→ Source document
However, in 2015, she argued on behalf of the state of California to withhold gender reassignment surgery from two transgender inmates who had been prescribed the procedure while serving their sentences. Both cases resulted in settlements. Another sticking point with the LGBT community and sex workers is Harris’s stance that she supports the decriminalization of sex work. However, her staunch support of SESTA/FOSTA—a package of laws that aimed to shut down sex trafficking by shutting off sites like Backpage—says otherwise.
Senator Amy Klobuchar (Minnesota)
A Senator serving Minnesota since 2007, Klobuchar has been a supporter of Obamacare, and LGBTQ rights, and she is pro-choice. She supports lowering the Medicare eligibility age to 55, co-sponsoring a bill introduced by Senator Brain Schatz of Hawaii that would create a public option to allow people to buy into Medicaid or Medicare at reasonable cost. She has also sponsored bipartisan legislation that would lower the cost of prescription drugs and allow Medicaid to negotiate drug prices directly with pharmaceutical companies.

→ Data listing

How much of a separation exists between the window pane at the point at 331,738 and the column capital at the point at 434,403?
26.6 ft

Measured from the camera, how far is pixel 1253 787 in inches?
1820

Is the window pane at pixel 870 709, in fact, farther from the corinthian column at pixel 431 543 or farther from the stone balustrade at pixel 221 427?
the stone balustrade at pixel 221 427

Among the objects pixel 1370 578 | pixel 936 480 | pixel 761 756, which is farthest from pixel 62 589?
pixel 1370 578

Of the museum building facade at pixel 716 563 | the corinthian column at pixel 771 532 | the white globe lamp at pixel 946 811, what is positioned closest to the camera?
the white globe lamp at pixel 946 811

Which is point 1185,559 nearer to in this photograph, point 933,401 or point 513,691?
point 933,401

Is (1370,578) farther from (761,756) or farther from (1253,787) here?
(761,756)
--
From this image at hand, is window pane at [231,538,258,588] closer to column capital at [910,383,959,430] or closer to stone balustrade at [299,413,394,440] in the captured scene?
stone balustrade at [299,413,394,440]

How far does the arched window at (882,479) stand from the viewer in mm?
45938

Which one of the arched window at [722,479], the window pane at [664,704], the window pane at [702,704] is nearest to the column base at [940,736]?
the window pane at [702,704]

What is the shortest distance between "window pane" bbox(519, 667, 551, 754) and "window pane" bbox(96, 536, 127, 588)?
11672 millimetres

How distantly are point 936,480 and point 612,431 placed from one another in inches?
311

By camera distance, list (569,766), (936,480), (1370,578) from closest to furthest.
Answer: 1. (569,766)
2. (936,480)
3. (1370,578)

→ What to do
Pick up the passage about the policy positions of Harris and Senator Amy Klobuchar after the last sentence shown above, and continue it.

→ Result of this task
If she wins the presidency, Klobuchar has said that she would have the United States re-join the Paris Agreements, which aims to decrease greenhouse gas emissions 45% by 2030. In 2016, she sponsored or co-sponsored 27 bills that were signed into law, more than any other senator that year. She also introduced two bipartisan bills to combat the opioid crisis in 2018 that were passed and signed into law. However, there have been allegations of cruelty and abuse by Klobuchar from former staff.
Senator Elizabeth Warren (Massachusetts)
Warren, a former law professor for over 30 years, has served as Senator since 2013. She was an advocate for the creation of the Consumer Financial Protection Bureau, established by the Dodd-Frank Wall Street Reform and Consumer Protection Act after the financial crisis of 2008. Obama signed the act into law in July 2010 and named Warren Assistant to the President and Special Advisor to the Secretary of the Treasury to set up the new agency in September 2010. In 2013, she became the first woman ever elected to the US Senate from Massachusetts. In 2017, during a debate on the nomination of Senator Jeff Sessions for United States Attorney General, Warren quoted a letter by Coretta Scott King that had been written to Senator Strom Thurmond in 1986 when Sessions was nominated for a federal judgeship. Republicans voted that Warren had violated Senate Rule 19, which prohibits impugning another senator’s character. This kept Warren from further participating in the debate. Instead, Warren read King’s letter and streamed it live online. Senate Majority Leader Mitch McConnell said on the Senate floor, “She was warned. She was given an explanation. Nevertheless, she persisted.” The quote became a slogan for Warren.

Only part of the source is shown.